Stadtspiegel: Seit dem 16. März ist das Recklinghäuser Cineworld geschlossen. Was bedeutet das für die fest angestellten Mitarbeiter und Aushilfskräfte?
Kai Theveßen: Die meisten fest angestellten Mitarbeiter sind in 100 Prozent Kurzarbeit, was heißt, dass sie leider nur noch 60 Prozent ihres Nettolohns - wird von der Agentur für Arbeit bezahlt - bekommen, aber sie behalten so ihren Arbeitsplatz. Die studentischen Aushilfen und geringfügig Beschäftigten haben keinen Anspruch auf Kurzarbeit, sie werden jedoch bei gekürzter Arbeitszeit weiter beschäftigt und vom Kino bezahlt, damit auch Sie ihren Job nicht verlieren.
Würde der Kinobetrieb nach Ihrer Einschätzung weitere vier Wochen Zwangspause wirtschaftlich verkraften?
Man muss sich ja mal überlegen, dass wir seit dem 16. März komplett ohne jegliche Einnahmen da stehen, bei allen weiterlaufenden Kosten wie Miete, die Löhne für die Aushilfen, Versicherungen und so weiter. Die letzten Wochen vor der behördlichen Schließung waren schon sehr schlecht besucht.

Datensätze zu räumlichen Beziehungen:
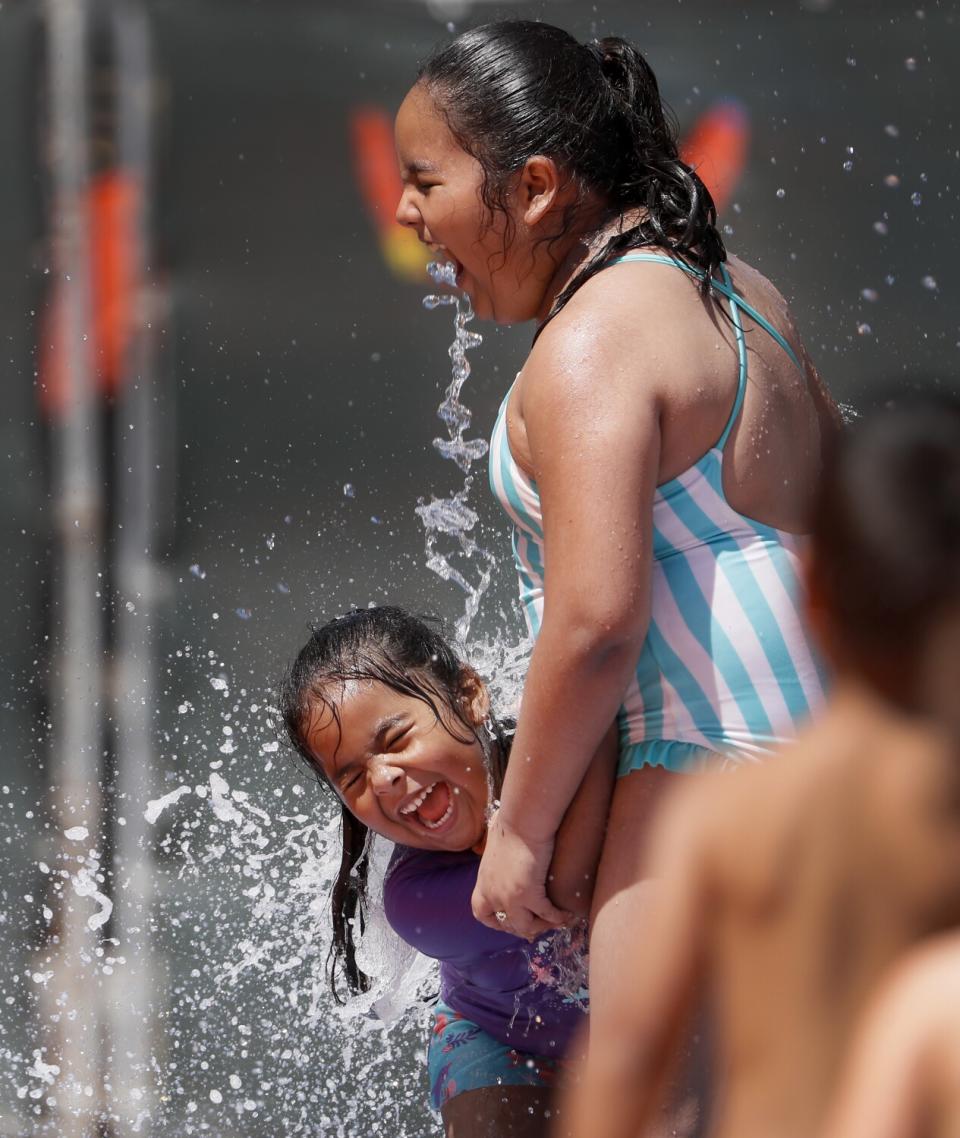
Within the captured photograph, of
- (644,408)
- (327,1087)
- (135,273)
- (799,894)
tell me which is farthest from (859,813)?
(135,273)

[AUFGABENZIEL] Entscheide bei jeder Aussage, ob sie mit dem Interview übereinstimmt, und belege dein Ja oder Nein mit den ausschlaggebenden Worten des Interviews in genauem Wortlaut. 1. Fest angestellte Mitarbeiter in Kurzarbeit erhalten 60 Prozent ihres Nettolohns. 2. Die studentischen Aushilfen haben Anspruch auf Kurzarbeit. 3. Die letzten Wochen vor der Schließung waren gut besucht. Die Datensätze spielen hierfür keine Rolle.

[VOLLSTÄNDIGE ANTWORT]
1. Ja: „nur noch 60 Prozent ihres Nettolohns“
2. Nein: „haben keinen Anspruch auf Kurzarbeit“
3. Nein: „Die letzten Wochen vor der behördlichen Schließung waren schon sehr schlecht besucht.“